• _Source passage_:
Chapter 25 - Brownian motion and Ito Flashcards
define a stochastic process
a stochastic process is a random process that is a function of time
Define brownian motion
Like with everything else, the book is extremely close to being entirely wrong with the terminology.
Brownian motion refer a specific path taking, or a stochastic movement pattern, that occur when a particle move as a result of many varying impacts in continuous time.
Mathemtically, brownian motion is a result of a wiener process.
The wiener process has the following characteristics that define it:
1) Z(0) = 0
2) Z(t+s) - Z(t) is normally distributed with mean 0 and variance s.
3) Non overlapping increments are independently distributed.
4) Z(t) is continuous.
the book say that brownian motion has these characteristics, but this is informal. It may be accepted, but it is more precise to say that the wineer process has those characteristics.
Name an outcome of the characteristics of brownian motion
Martingale.
E[Z(t+s) | Z(t)] = E[Z(t)]
elaborate on the intuition behind:
Z(t+h)-Z(t) = Y(t+h)sigma sqrt(h)
we model a single step movement in Z by considering a step length h. If we let h go very small, we approach continuous motion. But with a simplified discrete case, we can use h=k, where k is some step size. So we are effectively saying that the difference between the Z value before and after the step, which would give us the relative movement during the step, is given by the stochastic function “Y(t+h)sigma sqrt(h)”. Y(t+h) could by any random variable, but we assume it is binary. therefore, the argument “t+h” doesn’t really make that much of a difference, it could be any argument and we’d receive a value with the same expected value etc. However, the argument serve more as a purpose of saying which step the random variable draw belongs to.
We draw from a binary distribution with only two outcomes, -1 and 1. This therefore represent the direction of our movement in the corresponding time step. Then we need the volatility. The volatility, or standard deviation, depends on the particle or whatever we are observing. it is found by estimating the variance and rooting it. When we take volatility, it will be measured in regards to some basic time step size. therefore we need to scale it so that it fits with the specific increment we choose of h. This is why we sqrt the h and multiply it by the standard deviation.
elaborate on the role of binomial distribution in the equation earlier
It is more fitting to describe it as a bernoulli trial. A trial is a special case of the binomial distribution where the number of trials is equal to 1. This gives the binary outcome.
how do we find the number of intervals of length “h” from the time interval 0 to T
Since T and h is the same unit, we simple take:
T/h = #intervals
Generalize the earlier equation to apply to a broader time interval that encompass multiple time steps
we are looking at Z(T)-Z(0). We need the number of intervals, which was T/h.
Z(T)-Z(0) = sum of increments
Recall that the brownian motion deifnitinin have these increments normally distributed and independent. Therefor,e the sum of them is a random variable that is also normally distributed.
Z(T) - Z(0) = ∑y_i(i) sigma sqrt(h) [i=0, T/h]
sigma and sqrt(h) is constant, as long as the time steps are equal sized.

• _Problems to solve_:
A. According to the Brownian motion flashcards, what are the two possible outcomes of the binary draw for each time step?
B. Continue the Brownian motion flashcards from their last line.

• _Study material_:
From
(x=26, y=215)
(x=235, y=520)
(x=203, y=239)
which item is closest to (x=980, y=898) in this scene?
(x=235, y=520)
...
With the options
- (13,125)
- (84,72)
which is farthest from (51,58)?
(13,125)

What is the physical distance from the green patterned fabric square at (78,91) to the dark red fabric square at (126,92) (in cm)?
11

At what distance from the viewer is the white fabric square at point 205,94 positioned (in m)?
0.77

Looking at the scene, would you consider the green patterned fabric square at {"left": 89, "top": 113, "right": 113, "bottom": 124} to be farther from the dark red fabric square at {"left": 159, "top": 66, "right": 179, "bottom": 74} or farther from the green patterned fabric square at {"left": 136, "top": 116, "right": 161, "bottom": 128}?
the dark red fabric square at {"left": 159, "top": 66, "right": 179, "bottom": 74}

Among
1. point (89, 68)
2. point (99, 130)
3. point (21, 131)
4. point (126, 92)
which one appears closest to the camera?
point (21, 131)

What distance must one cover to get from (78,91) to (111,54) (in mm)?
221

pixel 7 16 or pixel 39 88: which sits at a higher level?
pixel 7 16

• _Answers given_:
A. -1 and 1

B.
Z(T)-Z(0) = sigma sqrt(h) ∑y_i(i) [i=0, T/h]
So now we are talking about a sum of Bernoulli trials, which gives us a binomial distribution b(x; T/h, 0.5). In other words, we can replace the sum of trials with a single binomial distribution variable.
BUT: To understand some of the properties, we go down a different path.
We have:
Z(T)-Z(0) = sigma sqrt(h) ∑y_i(ih) [i=0, T/h]
Taking the expected value, we get:
E[] = sigma sqrt(h) E[∑y(ih)] = 0
And since the variance is 1, the std is 1 (per trial). The sum of trials give a higher variance, but are canceled out from sqrt(h). We end up getting variance 1 again. BUT: we then have the T term, so we get variance equal to T.
we then use the central limit theorem to say that a sum of independent binomial random variables with mean 0 and variance T approach a normal distribution when the number of samples grow large.
What is the single step brownian motion equation when using infinitesimals
Since we typically work with sums, give the sum form of the infinitesimal variant brownian motion equation
Define quadratic variation
Defined as the sum of squared increments.
Use this equation to elaborate on some properties of brownian motion
If we find quadratic variation, we will find that as n go to infinty, the quadratic variation becomes T. Therefore, the quadratic variation of brownian motion is not a random variable, but is fixed and finite.
In all of these cases, are we working with the actual brownian motion?
No, we are working with the binomial approximation of it
How can we generalize the simple binomial brownian motion formula to have non-zero mean and variance equal to something other than 1
We add whatever mean we want by shifting the function, and then we explicitly include the sigma term that was actually always included.
generally speaking, when we enhance the model we originally had for brownian motion, and used arithmetic brownian motion, what did we actually do?
We allow for the possibility of non-zero mean and arbitrary variance.
what is dZ(t)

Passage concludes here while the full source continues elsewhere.